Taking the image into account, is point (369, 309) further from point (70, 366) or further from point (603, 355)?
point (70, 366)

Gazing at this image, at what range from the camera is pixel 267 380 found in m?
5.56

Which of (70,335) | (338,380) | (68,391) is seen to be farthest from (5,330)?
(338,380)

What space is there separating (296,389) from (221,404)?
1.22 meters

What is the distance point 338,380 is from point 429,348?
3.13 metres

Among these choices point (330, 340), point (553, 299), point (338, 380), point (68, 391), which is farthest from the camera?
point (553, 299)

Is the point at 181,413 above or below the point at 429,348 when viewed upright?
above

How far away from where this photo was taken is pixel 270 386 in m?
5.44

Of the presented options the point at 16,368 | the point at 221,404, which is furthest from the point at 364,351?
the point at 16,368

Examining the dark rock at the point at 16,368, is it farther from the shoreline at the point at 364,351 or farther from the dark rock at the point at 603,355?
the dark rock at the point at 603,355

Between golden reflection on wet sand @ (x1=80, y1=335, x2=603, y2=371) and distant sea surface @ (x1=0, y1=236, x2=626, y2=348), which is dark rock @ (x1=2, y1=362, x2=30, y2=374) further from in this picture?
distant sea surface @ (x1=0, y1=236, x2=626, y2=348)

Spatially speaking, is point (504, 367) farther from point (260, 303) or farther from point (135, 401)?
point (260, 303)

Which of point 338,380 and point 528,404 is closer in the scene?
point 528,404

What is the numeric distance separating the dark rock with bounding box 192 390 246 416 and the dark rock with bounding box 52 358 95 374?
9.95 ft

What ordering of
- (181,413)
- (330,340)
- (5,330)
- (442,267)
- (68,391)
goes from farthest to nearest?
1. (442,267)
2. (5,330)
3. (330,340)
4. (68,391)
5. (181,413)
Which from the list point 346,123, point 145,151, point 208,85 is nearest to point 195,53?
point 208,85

== == ==

▸ Challenge: Reproduce every one of the records above verbatim, changing nothing.

▸ Written response:
Taking the image into account, is point (369, 309) further from point (70, 366) or further from point (603, 355)?
point (70, 366)

Gazing at this image, at what range from the camera is pixel 267 380 found in m?
5.56

Which of (70,335) | (338,380) | (68,391) is seen to be farthest from (5,330)?
(338,380)

What space is there separating (296,389) from (221,404)?
1.22 meters

What is the distance point 338,380 is from point 429,348?
3.13 metres

Among these choices point (330, 340), point (553, 299), point (338, 380), point (68, 391), which is farthest from the camera?
point (553, 299)

Is the point at 181,413 above or below the point at 429,348 when viewed upright?
above

How far away from where this photo was taken is pixel 270 386 in m?
5.44

Of the presented options the point at 16,368 | the point at 221,404, which is furthest from the point at 364,351?
the point at 16,368

Examining the dark rock at the point at 16,368, is it farther from the shoreline at the point at 364,351 or farther from the dark rock at the point at 603,355?
the dark rock at the point at 603,355

Between golden reflection on wet sand @ (x1=80, y1=335, x2=603, y2=371) and distant sea surface @ (x1=0, y1=236, x2=626, y2=348), which is dark rock @ (x1=2, y1=362, x2=30, y2=374) further from in this picture?
distant sea surface @ (x1=0, y1=236, x2=626, y2=348)

Spatially speaking, is point (504, 367) farther from point (260, 303) or farther from point (135, 401)?
point (260, 303)

Which of point 338,380 and point 528,404 is closer in the scene?
point 528,404

What is the numeric distance separating the dark rock with bounding box 192 390 246 416 and the dark rock with bounding box 52 358 95 374?
9.95 ft

What ordering of
- (181,413)
- (330,340)
- (5,330)
- (442,267)
- (68,391)
goes from farthest to nearest?
1. (442,267)
2. (5,330)
3. (330,340)
4. (68,391)
5. (181,413)
Which from the list point 346,123, point 145,151, point 208,85 is nearest to point 195,53?
point 208,85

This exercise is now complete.